Thursday, March 04, 2010

MAO II, Don DeLillo

“Even if I could see the need for absolute authority, my work would draw me away. The experience of my own consciousness tells me how autocracy fails, how total control wrecks the spirit, how my characters deny my efforts to own them completely, how I need internal dissent, self-argument, how the world squashes me the minute I think it's mine.”

He shook out a match and held it.

“Do you know why I believe in the novel? It's a democratic shout. Anybody can write a great novel, one great novel, almost any amateur off the street. I believe this, George. Some nameless drudge, some desperado with barely a nurtured dream can sit down and find his voice and luck out and do it. Something so angelic it makes your jaw hang open. The spray of talent, the spray of ideas. One thing unlike another, one voice unlike the next. Ambiguities, contradictions, whispers, hints. And this is what you want to destroy.”

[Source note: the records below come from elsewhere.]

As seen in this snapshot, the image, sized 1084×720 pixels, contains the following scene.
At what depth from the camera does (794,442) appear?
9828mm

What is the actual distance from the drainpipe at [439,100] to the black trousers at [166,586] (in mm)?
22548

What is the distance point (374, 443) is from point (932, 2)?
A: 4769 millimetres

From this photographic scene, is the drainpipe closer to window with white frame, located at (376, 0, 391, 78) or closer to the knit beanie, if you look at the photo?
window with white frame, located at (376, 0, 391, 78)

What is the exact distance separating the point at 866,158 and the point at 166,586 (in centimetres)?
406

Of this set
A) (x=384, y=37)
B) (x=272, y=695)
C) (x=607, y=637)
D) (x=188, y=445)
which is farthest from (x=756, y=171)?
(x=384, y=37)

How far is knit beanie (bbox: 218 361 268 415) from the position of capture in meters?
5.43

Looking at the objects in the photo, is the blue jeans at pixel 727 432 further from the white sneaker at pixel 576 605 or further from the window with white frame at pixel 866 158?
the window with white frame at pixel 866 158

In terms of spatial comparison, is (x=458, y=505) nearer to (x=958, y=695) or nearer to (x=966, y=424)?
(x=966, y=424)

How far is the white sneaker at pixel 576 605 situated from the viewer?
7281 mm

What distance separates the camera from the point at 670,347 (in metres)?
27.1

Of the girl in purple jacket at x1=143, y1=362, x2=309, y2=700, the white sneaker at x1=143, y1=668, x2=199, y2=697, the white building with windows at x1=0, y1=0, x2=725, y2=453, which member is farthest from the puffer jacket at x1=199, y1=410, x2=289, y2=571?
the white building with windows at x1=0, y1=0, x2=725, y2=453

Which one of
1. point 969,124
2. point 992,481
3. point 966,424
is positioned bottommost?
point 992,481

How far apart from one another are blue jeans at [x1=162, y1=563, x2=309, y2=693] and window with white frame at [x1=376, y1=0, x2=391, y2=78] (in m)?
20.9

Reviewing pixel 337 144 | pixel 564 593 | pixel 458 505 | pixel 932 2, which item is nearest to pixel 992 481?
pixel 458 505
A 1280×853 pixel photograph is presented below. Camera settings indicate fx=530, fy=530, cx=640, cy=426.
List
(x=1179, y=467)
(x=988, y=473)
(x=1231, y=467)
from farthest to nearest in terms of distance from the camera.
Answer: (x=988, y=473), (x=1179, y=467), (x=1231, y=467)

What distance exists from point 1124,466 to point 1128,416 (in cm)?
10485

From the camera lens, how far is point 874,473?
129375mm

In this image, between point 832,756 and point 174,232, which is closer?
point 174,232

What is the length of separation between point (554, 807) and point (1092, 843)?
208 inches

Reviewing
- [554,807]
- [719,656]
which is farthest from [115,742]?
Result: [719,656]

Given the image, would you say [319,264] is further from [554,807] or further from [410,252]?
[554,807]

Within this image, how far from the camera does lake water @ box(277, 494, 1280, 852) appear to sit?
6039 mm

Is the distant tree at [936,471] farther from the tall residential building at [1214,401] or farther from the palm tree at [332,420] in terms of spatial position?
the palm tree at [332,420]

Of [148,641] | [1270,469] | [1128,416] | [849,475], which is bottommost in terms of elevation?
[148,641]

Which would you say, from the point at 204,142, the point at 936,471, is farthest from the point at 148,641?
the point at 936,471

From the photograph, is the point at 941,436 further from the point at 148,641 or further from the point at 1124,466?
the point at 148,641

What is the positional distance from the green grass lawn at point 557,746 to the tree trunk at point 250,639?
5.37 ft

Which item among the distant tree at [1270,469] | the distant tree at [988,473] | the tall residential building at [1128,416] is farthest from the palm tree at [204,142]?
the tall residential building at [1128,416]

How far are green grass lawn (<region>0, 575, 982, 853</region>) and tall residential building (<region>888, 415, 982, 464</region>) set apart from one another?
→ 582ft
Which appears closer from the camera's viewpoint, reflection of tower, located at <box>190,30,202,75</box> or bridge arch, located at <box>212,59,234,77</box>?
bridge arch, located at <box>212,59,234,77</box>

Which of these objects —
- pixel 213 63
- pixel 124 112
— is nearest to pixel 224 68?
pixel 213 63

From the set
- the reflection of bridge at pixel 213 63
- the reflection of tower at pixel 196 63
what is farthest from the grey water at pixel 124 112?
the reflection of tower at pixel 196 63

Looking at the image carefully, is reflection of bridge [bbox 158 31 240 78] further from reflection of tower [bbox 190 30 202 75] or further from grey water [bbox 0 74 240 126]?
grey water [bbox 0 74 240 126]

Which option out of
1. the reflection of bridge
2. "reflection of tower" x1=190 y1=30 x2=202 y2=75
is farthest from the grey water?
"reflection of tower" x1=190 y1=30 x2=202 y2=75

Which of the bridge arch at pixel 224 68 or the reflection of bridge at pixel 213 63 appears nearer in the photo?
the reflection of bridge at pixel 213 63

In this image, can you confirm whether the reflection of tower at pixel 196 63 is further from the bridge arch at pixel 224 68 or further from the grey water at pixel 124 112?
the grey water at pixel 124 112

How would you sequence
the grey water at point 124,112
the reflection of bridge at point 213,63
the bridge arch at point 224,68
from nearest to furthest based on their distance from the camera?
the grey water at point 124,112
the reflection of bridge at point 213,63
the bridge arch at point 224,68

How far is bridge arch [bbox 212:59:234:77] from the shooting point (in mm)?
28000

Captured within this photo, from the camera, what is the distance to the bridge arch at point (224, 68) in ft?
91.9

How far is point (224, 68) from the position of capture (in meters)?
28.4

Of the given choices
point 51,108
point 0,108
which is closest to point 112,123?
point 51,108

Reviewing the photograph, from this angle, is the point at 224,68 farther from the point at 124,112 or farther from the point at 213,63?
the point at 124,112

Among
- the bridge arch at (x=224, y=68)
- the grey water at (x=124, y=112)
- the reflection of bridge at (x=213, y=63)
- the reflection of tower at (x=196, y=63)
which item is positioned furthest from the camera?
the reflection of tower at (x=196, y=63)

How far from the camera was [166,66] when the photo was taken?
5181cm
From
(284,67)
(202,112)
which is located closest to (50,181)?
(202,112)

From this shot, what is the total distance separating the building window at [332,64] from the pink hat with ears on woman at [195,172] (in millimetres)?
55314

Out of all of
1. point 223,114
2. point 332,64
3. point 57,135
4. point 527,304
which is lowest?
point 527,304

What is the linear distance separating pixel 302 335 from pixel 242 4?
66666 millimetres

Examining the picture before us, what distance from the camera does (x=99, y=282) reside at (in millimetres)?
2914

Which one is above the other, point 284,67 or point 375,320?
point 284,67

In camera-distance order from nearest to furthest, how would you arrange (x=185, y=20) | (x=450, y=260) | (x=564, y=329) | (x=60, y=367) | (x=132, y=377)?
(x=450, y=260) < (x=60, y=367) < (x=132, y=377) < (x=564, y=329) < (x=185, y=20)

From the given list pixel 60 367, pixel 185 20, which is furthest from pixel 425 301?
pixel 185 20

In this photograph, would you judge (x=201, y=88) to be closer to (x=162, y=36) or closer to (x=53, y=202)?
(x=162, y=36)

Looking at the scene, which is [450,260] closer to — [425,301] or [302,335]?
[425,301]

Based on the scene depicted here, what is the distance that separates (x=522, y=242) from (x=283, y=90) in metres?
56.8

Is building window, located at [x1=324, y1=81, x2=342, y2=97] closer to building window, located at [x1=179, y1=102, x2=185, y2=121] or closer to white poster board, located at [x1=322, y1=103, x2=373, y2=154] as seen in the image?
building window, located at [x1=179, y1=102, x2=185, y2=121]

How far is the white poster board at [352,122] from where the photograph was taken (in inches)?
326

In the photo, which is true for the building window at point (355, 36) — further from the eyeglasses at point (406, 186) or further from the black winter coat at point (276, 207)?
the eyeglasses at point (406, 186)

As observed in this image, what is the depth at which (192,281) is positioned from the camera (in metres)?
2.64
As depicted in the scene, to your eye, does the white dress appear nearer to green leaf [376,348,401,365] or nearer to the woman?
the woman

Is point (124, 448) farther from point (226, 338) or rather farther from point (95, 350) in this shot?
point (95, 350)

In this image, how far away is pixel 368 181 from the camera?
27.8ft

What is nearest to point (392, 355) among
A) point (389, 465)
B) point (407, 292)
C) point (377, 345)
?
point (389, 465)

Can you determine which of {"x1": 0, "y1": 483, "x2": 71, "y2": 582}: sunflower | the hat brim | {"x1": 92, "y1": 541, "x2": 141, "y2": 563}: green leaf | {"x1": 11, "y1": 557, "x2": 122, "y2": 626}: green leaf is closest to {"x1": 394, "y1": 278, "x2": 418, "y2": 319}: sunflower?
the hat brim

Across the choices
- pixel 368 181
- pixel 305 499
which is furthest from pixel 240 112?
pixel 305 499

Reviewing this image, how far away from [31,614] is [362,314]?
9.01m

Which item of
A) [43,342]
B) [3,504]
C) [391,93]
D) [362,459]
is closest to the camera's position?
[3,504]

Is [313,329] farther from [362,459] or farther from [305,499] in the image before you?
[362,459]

He found he was angry, unexpectedly.

“And when the novelist loses his talent, he dies democratically, there it is for everyone to see, wide open to the world, the shitpile of hopeless prose.”


Don DeLillo, Mao II (A)

2 comments:

Yahmdallah said...

Gad, I can't even get through 5 short paragraphs of DeLillo's prose. To quote my favorite line from the original "Bedazzled": It fills me with inertia.

Whisky Prajer said...

DDeL isn't to everyone's taste, to be sure. I do like this bit, though, for reasons I'll get into later.